## What you will do
In full and without alteration, repeat the material.

## Stored records
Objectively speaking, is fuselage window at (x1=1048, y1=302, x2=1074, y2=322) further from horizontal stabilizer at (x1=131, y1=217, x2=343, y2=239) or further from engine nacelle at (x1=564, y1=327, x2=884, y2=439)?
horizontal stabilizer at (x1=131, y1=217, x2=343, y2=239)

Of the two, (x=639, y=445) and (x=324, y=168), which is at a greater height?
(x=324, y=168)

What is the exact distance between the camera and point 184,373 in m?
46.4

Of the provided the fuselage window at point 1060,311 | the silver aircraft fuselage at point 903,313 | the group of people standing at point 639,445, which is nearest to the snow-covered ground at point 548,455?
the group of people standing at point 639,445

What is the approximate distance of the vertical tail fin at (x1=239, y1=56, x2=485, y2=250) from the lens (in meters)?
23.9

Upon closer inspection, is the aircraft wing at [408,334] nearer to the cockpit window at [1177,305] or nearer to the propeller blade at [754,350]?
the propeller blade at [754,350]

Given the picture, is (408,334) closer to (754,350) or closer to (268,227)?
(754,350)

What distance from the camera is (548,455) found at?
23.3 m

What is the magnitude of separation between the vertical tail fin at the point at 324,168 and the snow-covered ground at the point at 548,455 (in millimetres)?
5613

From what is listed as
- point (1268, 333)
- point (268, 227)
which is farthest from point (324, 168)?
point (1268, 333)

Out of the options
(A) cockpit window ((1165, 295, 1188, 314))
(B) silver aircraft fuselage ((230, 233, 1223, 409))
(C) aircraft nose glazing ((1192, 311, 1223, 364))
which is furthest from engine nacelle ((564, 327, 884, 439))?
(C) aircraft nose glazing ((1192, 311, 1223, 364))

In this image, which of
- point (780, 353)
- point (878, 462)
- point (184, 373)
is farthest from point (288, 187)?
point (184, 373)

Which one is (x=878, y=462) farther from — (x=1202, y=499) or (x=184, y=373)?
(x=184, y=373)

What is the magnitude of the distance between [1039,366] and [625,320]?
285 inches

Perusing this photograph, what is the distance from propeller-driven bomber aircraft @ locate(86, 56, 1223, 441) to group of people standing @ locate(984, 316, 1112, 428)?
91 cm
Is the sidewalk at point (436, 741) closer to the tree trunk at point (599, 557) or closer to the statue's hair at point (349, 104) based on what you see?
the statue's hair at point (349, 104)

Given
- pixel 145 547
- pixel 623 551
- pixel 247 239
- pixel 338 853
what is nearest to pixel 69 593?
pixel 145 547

## Output
Objectively speaking, is fuselage window at (x1=1048, y1=302, x2=1074, y2=322) further from horizontal stabilizer at (x1=131, y1=217, x2=343, y2=239) or further from engine nacelle at (x1=564, y1=327, x2=884, y2=439)?
horizontal stabilizer at (x1=131, y1=217, x2=343, y2=239)

Of the two, (x=639, y=445) and (x=324, y=168), which is at a greater height?
(x=324, y=168)

What is the exact distance between the camera and point 184,373 in m?
46.4

Of the provided the fuselage window at point 1060,311 | the silver aircraft fuselage at point 903,313 | the group of people standing at point 639,445, which is nearest to the snow-covered ground at point 548,455?
the group of people standing at point 639,445

What is the approximate distance of the vertical tail fin at (x1=239, y1=56, x2=485, y2=250) from the lens (in meters)?
23.9

Upon closer inspection, is the aircraft wing at [408,334] nearer to the cockpit window at [1177,305] or nearer to the propeller blade at [754,350]?
the propeller blade at [754,350]

Given the picture, is (408,334) closer to (754,350) or closer to (268,227)?
(754,350)

What distance from the camera is (548,455) found at?
23.3 m

What is the magnitude of separation between the vertical tail fin at the point at 324,168 and the snow-covered ground at the point at 548,455 (in millimetres)?
5613

From what is listed as
- point (1268, 333)
- point (268, 227)
which is farthest from point (324, 168)?
point (1268, 333)

Out of the options
(A) cockpit window ((1165, 295, 1188, 314))
(B) silver aircraft fuselage ((230, 233, 1223, 409))
(C) aircraft nose glazing ((1192, 311, 1223, 364))
which is furthest from engine nacelle ((564, 327, 884, 439))?
(C) aircraft nose glazing ((1192, 311, 1223, 364))

In this image, which of
- point (780, 353)
- point (878, 462)
- point (184, 373)
is farthest from point (288, 187)?
point (184, 373)

Which one is (x=878, y=462) farther from — (x=1202, y=499) or (x=184, y=373)?
(x=184, y=373)

What is the magnitude of the distance between [1039,366] and [625,320]?
285 inches

Perusing this photograph, what is the distance from propeller-driven bomber aircraft @ locate(86, 56, 1223, 441) to group of people standing @ locate(984, 316, 1112, 428)?
91 cm
Is the sidewalk at point (436, 741) closer to the tree trunk at point (599, 557) or closer to the statue's hair at point (349, 104) based on what you see?
the statue's hair at point (349, 104)

Given
- pixel 145 547
- pixel 623 551
- pixel 247 239
- pixel 338 853
what is nearest to pixel 69 593?
pixel 145 547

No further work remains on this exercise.